Good afternoon. It is great to be back home, virtually at least, to participate in this Brustad Lecture with Dr. Raymond. Her analysis on the growing eviction-driven housing crisis gets right at the heart of what the CFPB is focusing on. I want to briefly share my thoughts on the current state of affairs and what the CFPB is doing to help.
The harms caused by the COVID-19 pandemic continue to put millions at risk. One of the greatest potential tragedies unfolding is an unprecedented increase in housing insecurity, which we know not only threatens families financially, but which the Centers for Disease Control and Prevention has found can contribute to the further spread of the virus.
The CDC has extended its moratorium on residential evictions through June 30, to keep people in their homes and out of shelters or other shared living settings, and to stop the spread of COVID-19. However, evictions have continued to this day. Some tenants may be unaware of their protections under the CDC order or may not understand the steps they have to take to receive the order’s protections. Others may have been improperly discouraged from submitting the required information to their landlords to stop certain evictions through June 30, 2021.
Tens of thousands of tenants and families are being evicted every week, often without being told of their rights under the CDC moratorium. For each individual or family seeing their belongings left on the curb, an eviction is a tragedy, a turning point, a challenge from which it is extremely hard to recover. We must work hard, every day, to help renters avoid this.
About 9 million tenant households are behind on their rental payments, while about 900,000 tenant households are evicted in a typical year. In other words, we are facing an eviction crisis roughly ten-fold the scale of the pre-pandemic normal.

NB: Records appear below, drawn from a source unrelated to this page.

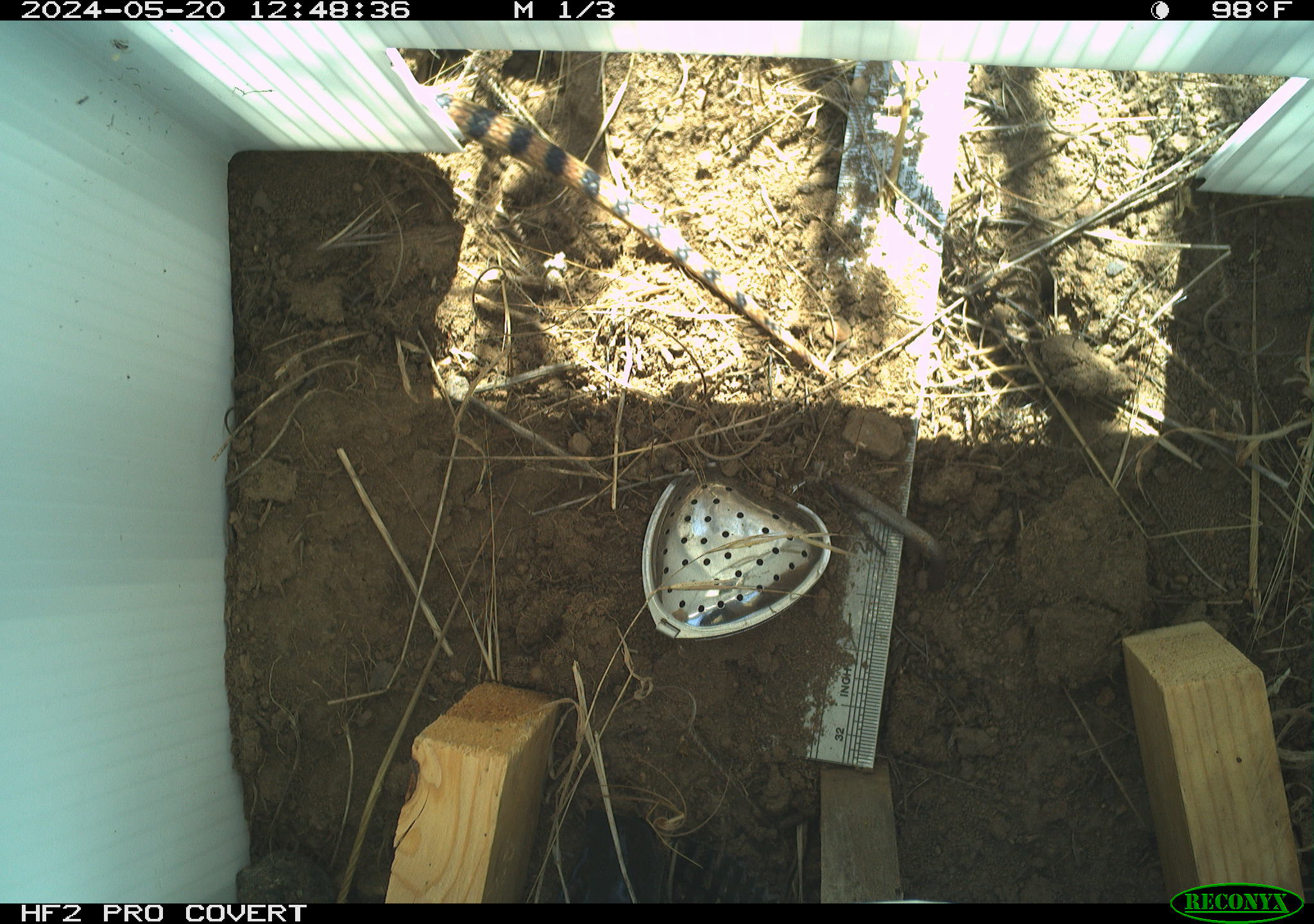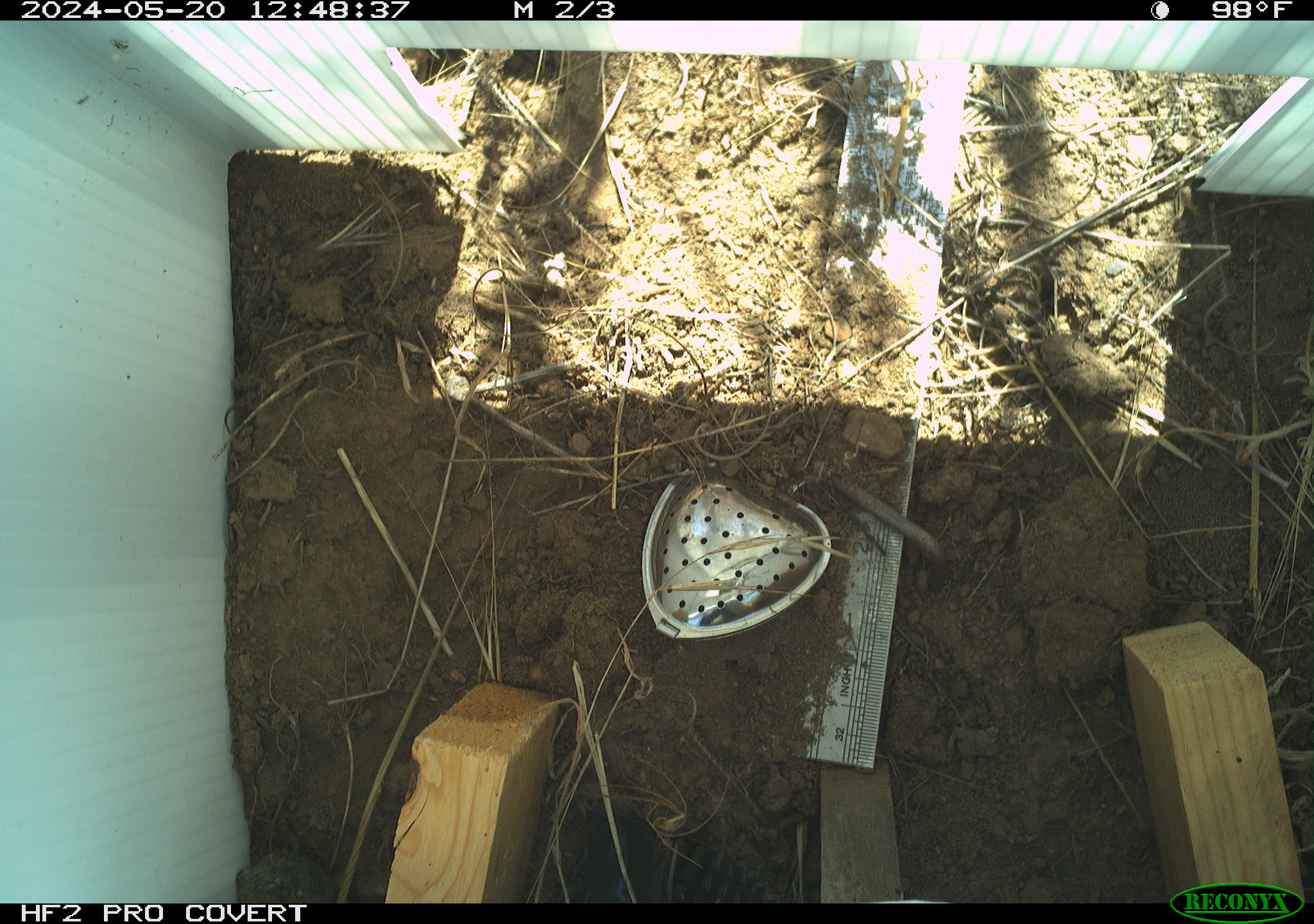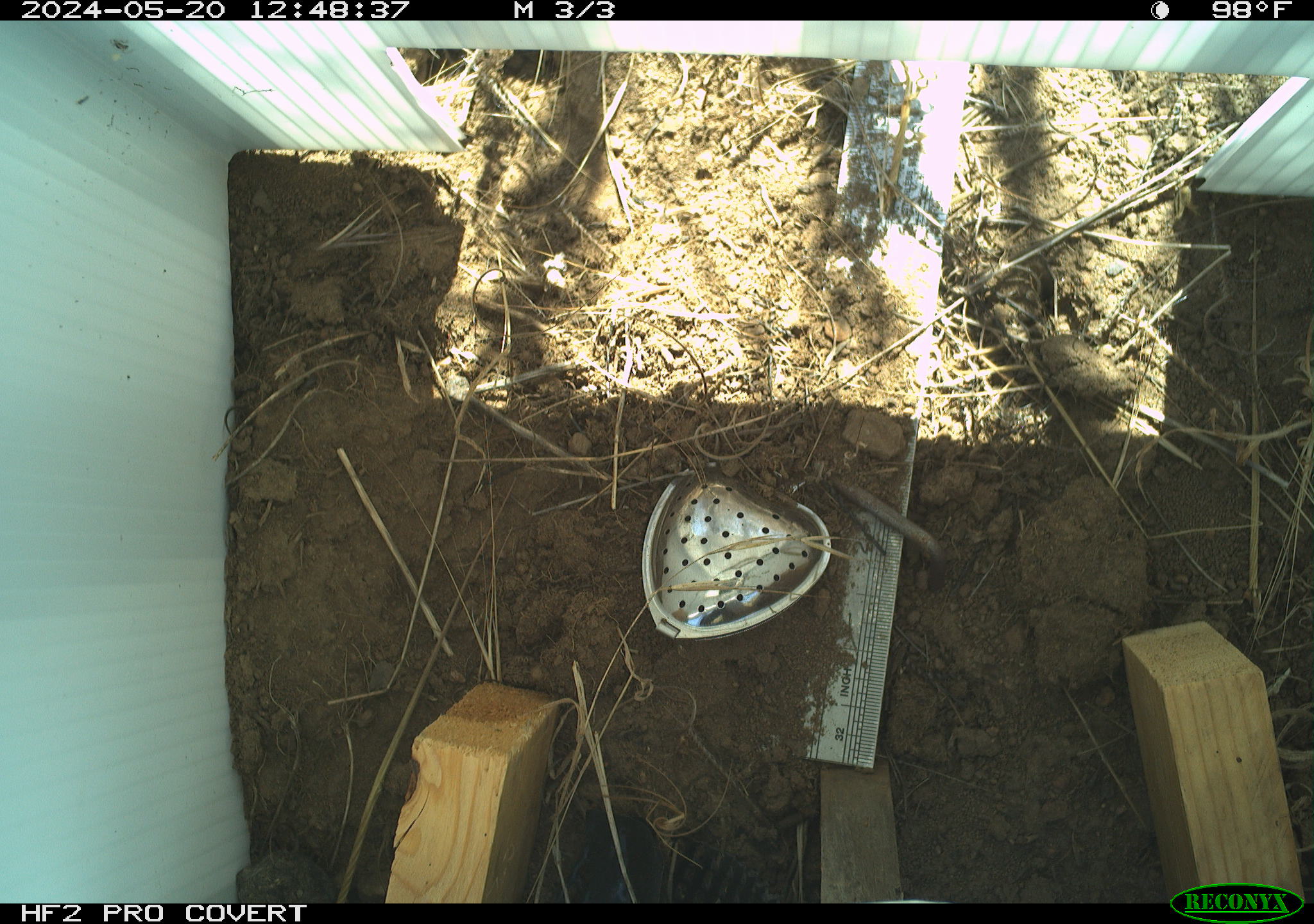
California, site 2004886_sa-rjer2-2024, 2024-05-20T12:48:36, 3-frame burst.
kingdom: Animalia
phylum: Chordata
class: Reptilia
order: Squamata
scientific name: Squamata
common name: lizards and snakes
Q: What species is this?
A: Lizards and snakes (Squamata).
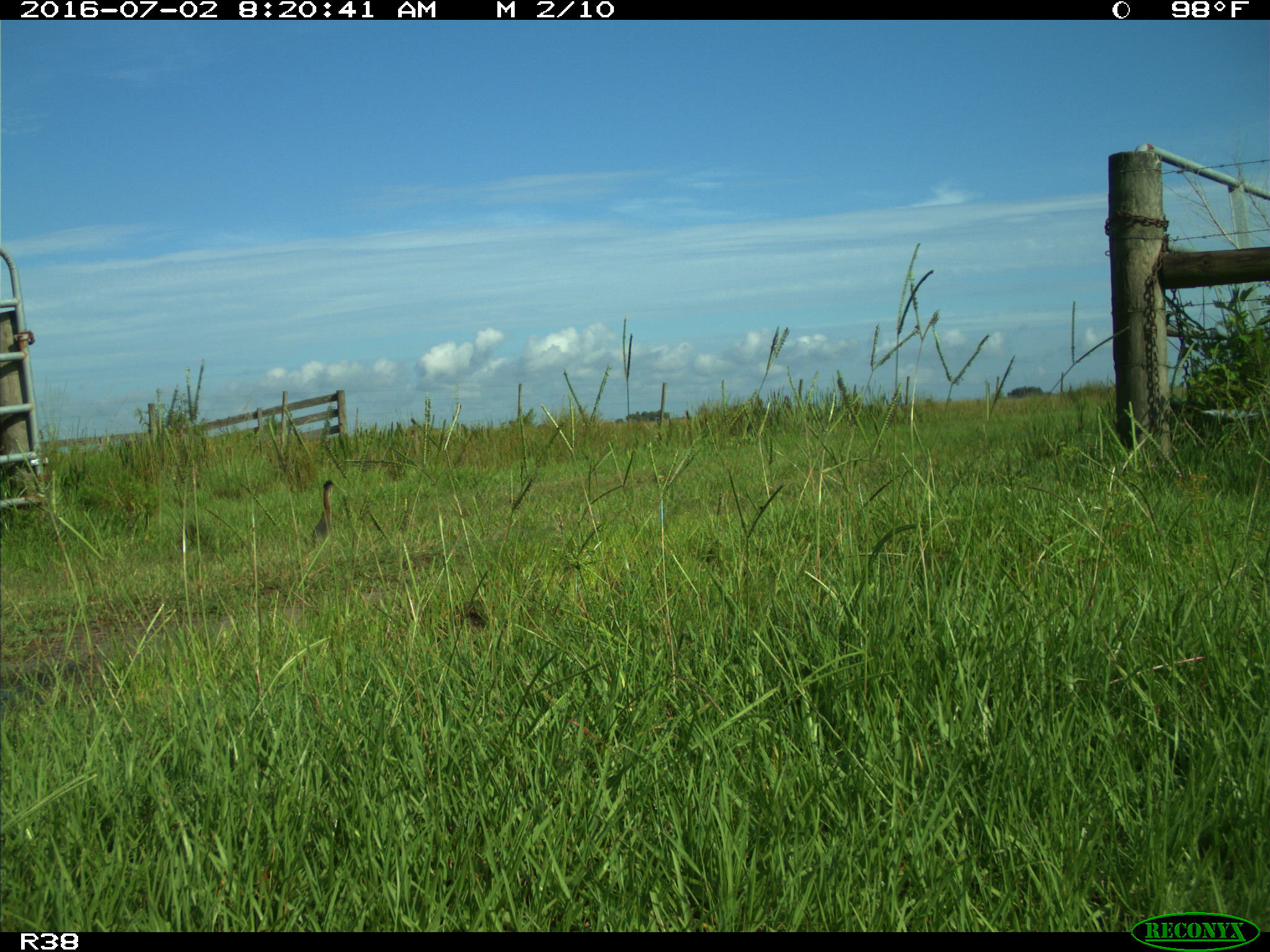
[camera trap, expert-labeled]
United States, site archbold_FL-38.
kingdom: Animalia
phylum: Chordata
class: Aves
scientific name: Aves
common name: birds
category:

The federal government has stepped in with strong measures to help families during this crisis. Last week, the CFPB announced an interim final rule with a straightforward purpose. Our rule requires debt collectors to provide tenants who may have rights under the CDC order with written notice of those rights, so eligible people will have a chance to save their home. We also clarified that debt collectors can be held accountable under federal law if they violate this requirement. This new action will help ensure vulnerable consumers can take advantage of their protections under the law.
Protecting renters is also an issue with important implications for racial equity. Like so much else about COVID-19, the economic damage has disproportionately affected communities of color. Job losses have been concentrated in low wage sectors, even while “essential” workers were required to put themselves at risk. Black and Hispanic households are roughly twice as likely to be behind on their rent, compared to white households. Black and Hispanic households are more than twice as likely to rent compared to white households, a disparity that denies them a key avenue of wealth accumulation.
We don’t have to look back very far to see how a housing crisis can cause widespread damage to the entire economy, and how economic turmoil can deepen inequalities. Communities of color still have not fully recovered from the damage of the Great Recession, and some of that damage is reflected in the homeownership numbers I just cited.
Millions of people across this country are struggling right now, and the coronavirus is still killing hundreds of people every day. We will continue doing everything we can to help the most vulnerable among us during this crisis.
Thank you again for the opportunity to speak at this event. It is an honor to be here. I’ll now turn it back around for the introduction of Dr. Raymond.